DON'T PANIC, but it's time for the calculation part. (It's simple division, and you can use a calculator)
Calculations scare many people, but it's really easy if you have the scale. Here's the process:
1. With a new and unopened packet of culture, (It won't work if you've spilt or used some). Look at the outside of the container, or on the supplier's web site. It will say it's good for a certain amount of milk. (Let's say 100L for ease of calculation, but some bigger packets go way higher than that).
2. Zero your scale after placing some sort of light weight and sterile container on top (this conveniently excludes the weight of the container from the scales reading). A small plastic jar is the usual, but whatever suitable container is fine, and if they aren't included with your culture order, make sure you order one so you can keep it in a bottle. They're much easier than the resealable bags they often come in..
Alternatively you can also weigh the empty container first, and deduct it from the combined weight reading after filling it (but that's more maths than you probably want to do).
3. Pour in all the contents into the container (make sure you get as much out as you can) and weigh it.

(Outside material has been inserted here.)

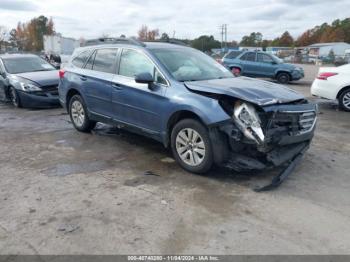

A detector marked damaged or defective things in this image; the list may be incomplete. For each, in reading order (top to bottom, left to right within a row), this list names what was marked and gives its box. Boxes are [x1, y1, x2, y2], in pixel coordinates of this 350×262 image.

Let's say your scale reads 7.28g worth of culture (more if you included the weight of the bottle too). Whatever the weight is, make a note of it. If 7.28g does 100L of milk, then you need 0.0728 (rounded to 0.07g) per Litre (7.28/100=0.07). However, most people make cheese from 4L or more of milk. Just multiply that 0.07g accordingly for your given milk quantity. Which for 4L is 0.28 grams of culture. When "scooping it out" You won't ever get it perfectly right (unless you're very lucky) but you can get surprisingly close. However, as an added hard-won tip based on my experience, I recommend not doing this under fans, open windows, or sneeze-prone folks as that can blow it away.
4. Once measured, it is generally helpful to stick a label on your culture container, outlining the full weight, and intended milk volume, calculated dose per litre.
I'd also recommend that you figure out the most common amount of milk you use, (I use 10/12L, but when I was starting I often used 4-6L) and write the corresponding weight of culture for that amount of milk on your label as well. So you have the correct weight written down when you next make cheese. Some people actually put pre-weighed doses into separate container so it's just "add and go". Whether you do it before hand or "on the day", using very small measuring spoons like the ones shown below to dole out the correct amount (ignoring volume and just doing it by weight) should be close enough to make any culture work with any recipe!
I hope this solves some much needed frustration and confusion out there. This is something that is not always clearly outlined in cheese making books, (even the ones that omit fixed quantities of culture).
Happy cheese making!
Ham.
P.S. I actually ran off my course notes, and cultures supplied by my instructor for a surprisingly long time, but eventually you will need to source something from someone else, and then you can't guarantee that the batches are the same strength as what the volume-based recipes call for. Volume based quantities can work. However, I wouldn't do that unless the recipe and cultures are from the same source.